Dr. Cosmina Brummer
Obstetrica - ginecologie
Cervical Cancer : Screening
1.-Annual Paps to begin after first sexual activity and/or after age 18.
2.-Test every 1-2 years until age 30.(Some recommend that after three normal Paps,screening can be every 2-3 years after age of 30 as the squamous metaplasia are - the substrate for neoplasia- is diminished in most women in their 30s).If an older woman's sexual practices change,consider restarting more frequent screening.
3.-Consider discontinuing Pap tests after age 65-70 in well screened women with no history of significant dysplasia.Evidence does not support a specific age to stop screening.Restart screening if sexual practices change to more frequency.

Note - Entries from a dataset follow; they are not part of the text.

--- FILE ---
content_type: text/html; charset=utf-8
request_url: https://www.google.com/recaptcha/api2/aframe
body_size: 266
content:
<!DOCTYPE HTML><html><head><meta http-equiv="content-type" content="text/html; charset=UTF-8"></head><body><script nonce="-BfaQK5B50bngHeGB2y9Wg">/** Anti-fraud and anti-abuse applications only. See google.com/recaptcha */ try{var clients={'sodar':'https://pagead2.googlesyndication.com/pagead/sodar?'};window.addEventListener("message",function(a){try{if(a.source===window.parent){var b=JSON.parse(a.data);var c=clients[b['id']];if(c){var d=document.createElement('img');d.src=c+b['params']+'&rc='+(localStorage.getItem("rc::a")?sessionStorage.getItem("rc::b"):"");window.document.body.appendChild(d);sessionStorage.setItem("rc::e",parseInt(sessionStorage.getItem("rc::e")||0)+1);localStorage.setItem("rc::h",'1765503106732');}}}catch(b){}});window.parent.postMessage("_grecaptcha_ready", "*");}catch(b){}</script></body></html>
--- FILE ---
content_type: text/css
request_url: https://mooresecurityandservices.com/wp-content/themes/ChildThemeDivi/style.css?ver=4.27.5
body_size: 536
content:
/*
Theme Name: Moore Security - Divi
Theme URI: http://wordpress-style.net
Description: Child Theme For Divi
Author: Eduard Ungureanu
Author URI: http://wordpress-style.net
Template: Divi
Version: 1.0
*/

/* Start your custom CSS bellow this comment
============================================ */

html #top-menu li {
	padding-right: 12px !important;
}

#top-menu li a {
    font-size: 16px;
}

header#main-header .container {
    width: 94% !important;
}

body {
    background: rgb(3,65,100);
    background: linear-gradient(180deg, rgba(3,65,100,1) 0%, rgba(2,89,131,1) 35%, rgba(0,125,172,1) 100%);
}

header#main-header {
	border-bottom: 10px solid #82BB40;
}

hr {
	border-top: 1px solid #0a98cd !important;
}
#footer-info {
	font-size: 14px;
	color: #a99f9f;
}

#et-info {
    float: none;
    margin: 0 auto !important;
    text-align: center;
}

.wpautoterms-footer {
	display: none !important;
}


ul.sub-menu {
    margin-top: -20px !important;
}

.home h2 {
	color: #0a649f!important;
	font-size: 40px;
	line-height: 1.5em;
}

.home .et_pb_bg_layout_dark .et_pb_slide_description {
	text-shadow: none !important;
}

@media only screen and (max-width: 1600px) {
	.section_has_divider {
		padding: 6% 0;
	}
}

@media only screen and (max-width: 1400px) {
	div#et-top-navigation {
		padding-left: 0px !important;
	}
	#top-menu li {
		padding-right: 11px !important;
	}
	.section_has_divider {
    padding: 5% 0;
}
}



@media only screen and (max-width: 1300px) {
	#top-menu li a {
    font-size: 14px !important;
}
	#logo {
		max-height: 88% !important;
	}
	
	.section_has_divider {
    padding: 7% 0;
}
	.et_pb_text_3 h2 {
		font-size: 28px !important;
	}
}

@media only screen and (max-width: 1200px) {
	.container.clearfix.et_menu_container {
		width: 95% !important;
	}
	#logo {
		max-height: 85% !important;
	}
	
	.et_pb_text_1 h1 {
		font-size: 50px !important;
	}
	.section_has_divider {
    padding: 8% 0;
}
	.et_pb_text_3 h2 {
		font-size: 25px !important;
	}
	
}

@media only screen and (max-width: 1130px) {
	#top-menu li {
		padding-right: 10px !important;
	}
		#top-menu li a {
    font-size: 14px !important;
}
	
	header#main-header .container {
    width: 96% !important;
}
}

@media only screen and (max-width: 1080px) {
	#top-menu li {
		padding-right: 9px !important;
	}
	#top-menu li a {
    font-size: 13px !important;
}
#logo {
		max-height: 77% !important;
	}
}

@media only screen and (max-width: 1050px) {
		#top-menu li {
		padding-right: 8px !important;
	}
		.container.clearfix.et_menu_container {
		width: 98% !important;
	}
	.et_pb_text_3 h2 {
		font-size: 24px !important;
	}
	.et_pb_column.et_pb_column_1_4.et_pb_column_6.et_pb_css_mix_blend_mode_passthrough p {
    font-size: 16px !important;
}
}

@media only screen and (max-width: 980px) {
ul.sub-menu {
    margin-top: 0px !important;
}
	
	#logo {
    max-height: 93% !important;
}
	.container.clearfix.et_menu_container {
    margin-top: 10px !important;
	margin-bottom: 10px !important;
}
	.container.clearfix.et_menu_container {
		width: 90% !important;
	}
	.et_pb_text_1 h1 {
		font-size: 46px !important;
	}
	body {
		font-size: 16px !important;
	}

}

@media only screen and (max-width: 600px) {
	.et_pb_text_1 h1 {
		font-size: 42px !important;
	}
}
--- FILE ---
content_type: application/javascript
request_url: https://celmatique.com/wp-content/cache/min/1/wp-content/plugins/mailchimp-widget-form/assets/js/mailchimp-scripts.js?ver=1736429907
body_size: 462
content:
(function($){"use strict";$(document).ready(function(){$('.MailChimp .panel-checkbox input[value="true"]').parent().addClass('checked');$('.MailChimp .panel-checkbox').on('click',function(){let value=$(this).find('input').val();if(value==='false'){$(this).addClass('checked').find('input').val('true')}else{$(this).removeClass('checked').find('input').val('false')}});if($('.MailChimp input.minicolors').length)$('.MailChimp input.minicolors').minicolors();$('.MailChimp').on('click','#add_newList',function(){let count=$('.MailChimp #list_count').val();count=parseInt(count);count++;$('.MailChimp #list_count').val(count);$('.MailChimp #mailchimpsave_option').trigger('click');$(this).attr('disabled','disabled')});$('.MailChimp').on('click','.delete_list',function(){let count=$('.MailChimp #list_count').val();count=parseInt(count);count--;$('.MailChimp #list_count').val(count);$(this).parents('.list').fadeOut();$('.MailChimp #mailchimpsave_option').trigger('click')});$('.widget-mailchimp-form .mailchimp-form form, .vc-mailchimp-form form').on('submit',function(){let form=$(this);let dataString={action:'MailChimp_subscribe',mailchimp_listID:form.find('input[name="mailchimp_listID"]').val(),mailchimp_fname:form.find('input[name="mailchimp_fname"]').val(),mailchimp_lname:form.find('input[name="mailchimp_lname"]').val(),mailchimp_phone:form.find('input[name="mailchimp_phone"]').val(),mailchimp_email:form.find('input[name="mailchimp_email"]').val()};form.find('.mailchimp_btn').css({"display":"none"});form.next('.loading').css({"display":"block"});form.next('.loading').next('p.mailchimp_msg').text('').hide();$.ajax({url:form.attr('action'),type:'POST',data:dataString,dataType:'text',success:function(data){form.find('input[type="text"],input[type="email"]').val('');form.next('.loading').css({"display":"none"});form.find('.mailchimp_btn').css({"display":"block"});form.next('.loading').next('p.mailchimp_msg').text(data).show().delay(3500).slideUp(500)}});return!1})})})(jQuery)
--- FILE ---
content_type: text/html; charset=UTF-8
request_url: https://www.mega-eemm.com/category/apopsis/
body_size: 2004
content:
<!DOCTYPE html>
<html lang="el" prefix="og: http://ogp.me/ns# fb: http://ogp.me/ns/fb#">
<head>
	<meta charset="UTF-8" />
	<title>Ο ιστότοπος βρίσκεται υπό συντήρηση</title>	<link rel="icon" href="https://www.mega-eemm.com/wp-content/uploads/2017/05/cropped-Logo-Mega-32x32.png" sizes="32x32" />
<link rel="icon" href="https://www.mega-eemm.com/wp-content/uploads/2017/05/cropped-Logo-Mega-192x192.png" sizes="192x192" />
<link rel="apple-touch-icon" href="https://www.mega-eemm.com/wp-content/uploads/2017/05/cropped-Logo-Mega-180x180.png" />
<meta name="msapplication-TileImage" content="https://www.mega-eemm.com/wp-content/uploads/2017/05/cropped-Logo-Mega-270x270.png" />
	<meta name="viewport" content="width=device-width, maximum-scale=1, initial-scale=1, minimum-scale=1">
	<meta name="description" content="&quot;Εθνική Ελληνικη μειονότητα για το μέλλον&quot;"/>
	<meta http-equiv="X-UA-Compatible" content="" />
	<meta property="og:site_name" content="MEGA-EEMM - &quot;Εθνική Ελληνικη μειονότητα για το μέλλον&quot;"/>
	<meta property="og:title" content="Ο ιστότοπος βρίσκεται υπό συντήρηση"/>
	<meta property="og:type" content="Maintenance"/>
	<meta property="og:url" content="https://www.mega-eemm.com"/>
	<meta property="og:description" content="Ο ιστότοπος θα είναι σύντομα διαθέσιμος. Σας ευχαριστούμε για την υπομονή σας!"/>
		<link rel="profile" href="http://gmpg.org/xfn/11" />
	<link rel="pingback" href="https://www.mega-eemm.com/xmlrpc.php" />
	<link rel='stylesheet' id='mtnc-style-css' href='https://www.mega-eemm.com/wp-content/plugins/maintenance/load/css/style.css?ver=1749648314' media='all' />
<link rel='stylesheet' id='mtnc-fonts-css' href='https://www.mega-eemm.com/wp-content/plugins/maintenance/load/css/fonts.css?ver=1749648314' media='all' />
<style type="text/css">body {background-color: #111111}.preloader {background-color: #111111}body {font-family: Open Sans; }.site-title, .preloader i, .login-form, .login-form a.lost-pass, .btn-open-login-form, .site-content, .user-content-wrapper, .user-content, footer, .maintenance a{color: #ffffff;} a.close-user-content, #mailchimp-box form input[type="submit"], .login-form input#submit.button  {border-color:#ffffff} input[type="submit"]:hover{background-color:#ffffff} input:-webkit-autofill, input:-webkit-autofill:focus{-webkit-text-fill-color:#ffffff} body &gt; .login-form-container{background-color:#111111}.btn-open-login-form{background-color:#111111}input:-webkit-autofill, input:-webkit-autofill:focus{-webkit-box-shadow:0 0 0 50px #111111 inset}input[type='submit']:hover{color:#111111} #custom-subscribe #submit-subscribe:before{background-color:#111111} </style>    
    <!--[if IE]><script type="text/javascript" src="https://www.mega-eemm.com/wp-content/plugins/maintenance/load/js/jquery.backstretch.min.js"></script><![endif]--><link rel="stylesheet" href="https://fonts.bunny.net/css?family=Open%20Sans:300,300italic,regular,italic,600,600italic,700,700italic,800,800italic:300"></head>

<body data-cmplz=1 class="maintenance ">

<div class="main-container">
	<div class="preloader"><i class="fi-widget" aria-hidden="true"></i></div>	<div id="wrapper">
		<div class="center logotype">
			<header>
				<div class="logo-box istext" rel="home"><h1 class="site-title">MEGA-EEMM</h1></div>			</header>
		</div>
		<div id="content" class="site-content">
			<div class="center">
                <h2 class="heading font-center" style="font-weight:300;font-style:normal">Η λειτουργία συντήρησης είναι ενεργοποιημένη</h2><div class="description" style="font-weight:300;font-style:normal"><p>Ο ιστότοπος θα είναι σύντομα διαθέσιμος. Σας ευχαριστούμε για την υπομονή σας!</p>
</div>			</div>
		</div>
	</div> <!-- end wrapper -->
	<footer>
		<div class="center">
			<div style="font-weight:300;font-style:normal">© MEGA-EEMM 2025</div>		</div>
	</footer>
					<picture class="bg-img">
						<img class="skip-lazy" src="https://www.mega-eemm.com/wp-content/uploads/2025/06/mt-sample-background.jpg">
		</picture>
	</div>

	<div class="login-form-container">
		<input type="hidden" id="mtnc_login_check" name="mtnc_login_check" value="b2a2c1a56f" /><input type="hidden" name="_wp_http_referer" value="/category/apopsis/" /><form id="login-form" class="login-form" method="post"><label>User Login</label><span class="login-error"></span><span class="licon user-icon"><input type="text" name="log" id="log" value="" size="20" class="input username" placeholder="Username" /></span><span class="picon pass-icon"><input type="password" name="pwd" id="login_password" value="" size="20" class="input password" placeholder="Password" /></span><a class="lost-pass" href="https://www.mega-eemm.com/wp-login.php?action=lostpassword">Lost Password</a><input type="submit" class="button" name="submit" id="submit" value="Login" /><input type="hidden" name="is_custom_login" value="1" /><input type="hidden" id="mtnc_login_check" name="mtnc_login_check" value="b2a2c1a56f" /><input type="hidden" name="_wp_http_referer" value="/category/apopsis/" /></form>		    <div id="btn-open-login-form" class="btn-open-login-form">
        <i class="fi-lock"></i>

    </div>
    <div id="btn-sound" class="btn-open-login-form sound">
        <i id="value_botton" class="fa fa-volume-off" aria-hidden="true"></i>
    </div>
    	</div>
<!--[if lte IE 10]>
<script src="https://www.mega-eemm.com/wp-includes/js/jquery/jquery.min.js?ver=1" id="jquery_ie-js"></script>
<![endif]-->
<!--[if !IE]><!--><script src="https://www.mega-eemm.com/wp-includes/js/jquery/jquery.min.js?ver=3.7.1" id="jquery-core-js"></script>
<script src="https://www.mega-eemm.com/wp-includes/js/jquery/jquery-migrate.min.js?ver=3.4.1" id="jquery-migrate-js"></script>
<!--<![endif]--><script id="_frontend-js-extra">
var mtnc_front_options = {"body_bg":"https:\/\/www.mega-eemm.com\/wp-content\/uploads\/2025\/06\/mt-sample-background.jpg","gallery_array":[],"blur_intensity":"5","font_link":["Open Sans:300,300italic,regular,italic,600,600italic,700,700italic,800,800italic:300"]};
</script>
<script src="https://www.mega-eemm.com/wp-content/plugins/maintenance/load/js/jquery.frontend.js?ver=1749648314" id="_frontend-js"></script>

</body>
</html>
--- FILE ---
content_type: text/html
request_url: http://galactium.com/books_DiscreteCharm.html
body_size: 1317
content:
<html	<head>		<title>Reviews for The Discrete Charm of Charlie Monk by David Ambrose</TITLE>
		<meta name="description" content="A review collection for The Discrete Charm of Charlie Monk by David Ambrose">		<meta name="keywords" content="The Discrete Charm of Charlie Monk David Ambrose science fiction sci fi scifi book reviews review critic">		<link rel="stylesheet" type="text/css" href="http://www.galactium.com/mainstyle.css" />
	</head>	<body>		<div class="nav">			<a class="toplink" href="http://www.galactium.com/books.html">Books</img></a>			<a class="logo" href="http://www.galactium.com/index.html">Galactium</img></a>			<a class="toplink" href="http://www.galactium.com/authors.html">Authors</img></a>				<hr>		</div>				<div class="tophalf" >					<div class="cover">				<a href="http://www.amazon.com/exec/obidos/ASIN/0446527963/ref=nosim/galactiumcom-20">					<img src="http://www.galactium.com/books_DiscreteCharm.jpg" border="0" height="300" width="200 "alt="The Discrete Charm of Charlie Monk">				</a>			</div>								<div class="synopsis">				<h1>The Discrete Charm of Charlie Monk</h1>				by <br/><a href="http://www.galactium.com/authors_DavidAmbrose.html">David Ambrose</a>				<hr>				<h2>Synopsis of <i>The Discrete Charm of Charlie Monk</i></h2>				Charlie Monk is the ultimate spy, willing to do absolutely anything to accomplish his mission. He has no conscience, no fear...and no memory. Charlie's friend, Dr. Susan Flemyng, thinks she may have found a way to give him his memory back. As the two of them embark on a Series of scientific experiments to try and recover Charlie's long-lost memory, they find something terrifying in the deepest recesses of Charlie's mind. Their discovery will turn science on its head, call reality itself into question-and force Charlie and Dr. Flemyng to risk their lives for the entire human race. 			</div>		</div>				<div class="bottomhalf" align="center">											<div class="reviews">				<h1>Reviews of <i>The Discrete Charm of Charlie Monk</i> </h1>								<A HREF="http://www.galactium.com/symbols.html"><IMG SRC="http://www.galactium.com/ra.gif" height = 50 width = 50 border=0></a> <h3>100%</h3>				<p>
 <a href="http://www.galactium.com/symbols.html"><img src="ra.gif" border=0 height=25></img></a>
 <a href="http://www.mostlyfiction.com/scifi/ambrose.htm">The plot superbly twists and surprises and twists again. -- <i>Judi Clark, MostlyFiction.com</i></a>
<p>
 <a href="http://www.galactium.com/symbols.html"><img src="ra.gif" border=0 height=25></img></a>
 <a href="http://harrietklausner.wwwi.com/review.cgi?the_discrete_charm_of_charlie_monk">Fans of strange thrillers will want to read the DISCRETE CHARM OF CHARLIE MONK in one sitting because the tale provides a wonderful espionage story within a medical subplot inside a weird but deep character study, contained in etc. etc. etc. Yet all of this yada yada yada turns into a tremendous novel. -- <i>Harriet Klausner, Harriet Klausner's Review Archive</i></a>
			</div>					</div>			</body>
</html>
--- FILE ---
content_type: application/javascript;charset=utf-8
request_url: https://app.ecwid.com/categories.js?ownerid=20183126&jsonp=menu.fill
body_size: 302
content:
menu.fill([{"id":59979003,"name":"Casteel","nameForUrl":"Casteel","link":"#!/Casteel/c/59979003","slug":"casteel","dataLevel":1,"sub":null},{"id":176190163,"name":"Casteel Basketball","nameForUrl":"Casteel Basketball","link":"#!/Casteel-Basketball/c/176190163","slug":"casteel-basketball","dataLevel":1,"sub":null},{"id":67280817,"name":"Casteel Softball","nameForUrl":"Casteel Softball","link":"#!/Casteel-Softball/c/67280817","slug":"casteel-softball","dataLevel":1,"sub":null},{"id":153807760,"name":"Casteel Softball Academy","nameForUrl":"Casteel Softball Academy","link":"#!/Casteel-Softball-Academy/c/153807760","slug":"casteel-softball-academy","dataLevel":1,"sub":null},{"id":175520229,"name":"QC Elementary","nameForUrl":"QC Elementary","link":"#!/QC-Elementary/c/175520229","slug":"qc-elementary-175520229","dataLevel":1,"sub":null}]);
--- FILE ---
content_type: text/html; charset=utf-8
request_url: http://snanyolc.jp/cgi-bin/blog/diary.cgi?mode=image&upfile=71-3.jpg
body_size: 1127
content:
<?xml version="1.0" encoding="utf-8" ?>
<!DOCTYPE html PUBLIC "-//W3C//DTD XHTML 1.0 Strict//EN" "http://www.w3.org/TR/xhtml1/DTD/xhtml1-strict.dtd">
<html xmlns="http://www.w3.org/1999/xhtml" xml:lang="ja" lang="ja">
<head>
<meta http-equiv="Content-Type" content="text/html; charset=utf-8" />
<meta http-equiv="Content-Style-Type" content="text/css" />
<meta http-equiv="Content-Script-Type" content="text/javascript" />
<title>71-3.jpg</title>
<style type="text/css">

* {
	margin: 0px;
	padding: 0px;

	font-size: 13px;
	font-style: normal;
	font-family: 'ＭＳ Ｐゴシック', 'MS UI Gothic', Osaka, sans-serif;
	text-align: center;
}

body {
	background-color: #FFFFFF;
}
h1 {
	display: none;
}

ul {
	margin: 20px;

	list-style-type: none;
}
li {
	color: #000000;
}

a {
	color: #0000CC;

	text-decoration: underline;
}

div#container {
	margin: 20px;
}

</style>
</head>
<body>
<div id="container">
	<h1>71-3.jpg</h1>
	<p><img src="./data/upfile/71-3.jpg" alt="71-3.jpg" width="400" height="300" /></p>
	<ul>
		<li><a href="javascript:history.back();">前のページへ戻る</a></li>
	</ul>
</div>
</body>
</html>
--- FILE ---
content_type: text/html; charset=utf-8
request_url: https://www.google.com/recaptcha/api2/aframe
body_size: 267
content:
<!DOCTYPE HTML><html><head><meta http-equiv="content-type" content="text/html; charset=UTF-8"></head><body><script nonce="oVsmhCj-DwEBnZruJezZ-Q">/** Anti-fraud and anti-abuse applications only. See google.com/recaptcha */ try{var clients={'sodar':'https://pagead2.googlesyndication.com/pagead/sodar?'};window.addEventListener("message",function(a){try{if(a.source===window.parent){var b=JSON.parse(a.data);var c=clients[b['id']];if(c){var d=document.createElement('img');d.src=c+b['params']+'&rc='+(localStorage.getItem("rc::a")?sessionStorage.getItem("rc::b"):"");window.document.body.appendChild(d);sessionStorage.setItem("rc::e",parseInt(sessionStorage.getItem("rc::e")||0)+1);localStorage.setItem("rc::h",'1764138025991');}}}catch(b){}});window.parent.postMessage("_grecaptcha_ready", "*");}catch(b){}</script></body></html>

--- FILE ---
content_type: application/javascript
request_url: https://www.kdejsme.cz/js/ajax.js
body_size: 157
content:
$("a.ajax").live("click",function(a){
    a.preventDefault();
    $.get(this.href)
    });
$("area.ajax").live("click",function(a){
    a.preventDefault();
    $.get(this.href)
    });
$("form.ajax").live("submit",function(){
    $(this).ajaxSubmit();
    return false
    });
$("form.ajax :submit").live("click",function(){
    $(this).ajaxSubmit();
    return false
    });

4.-Consider discontinuing Pap testing in women whose uterus and cervix have been removed and who have no history of high-grade cervical dysplasia or cancer.(Consider screening vaginal cuff and walls for vaginal dysplasia every 1 to 2 years.)
5.-Continue annual Pap testing in women with a history of cervical cancer in utero exposure to DES (diethylstilbestrol) or who are immunocompromised.
6.-Screening will continue long after the advent of multivalent HPV vaccines to prevent the 30% of cancers linked to high-risk HPV types that are not in the vaccine,to protect the previously HPV-infected.
7.-HPV 16/18 testing may permit less aggressive management of women with other high-risk HPV infection.A single positive test for HPV 16/18 is twice as likely as an LSIL Pap to identify women at high risk for CIN 3+.Women with ASCUS who are HPV DNA-positive and women with LSIL have the same risk of having high-grade disease and should therefore be managed identically.When citology is negative and HPV positive, repeat both tests in 6-12 months.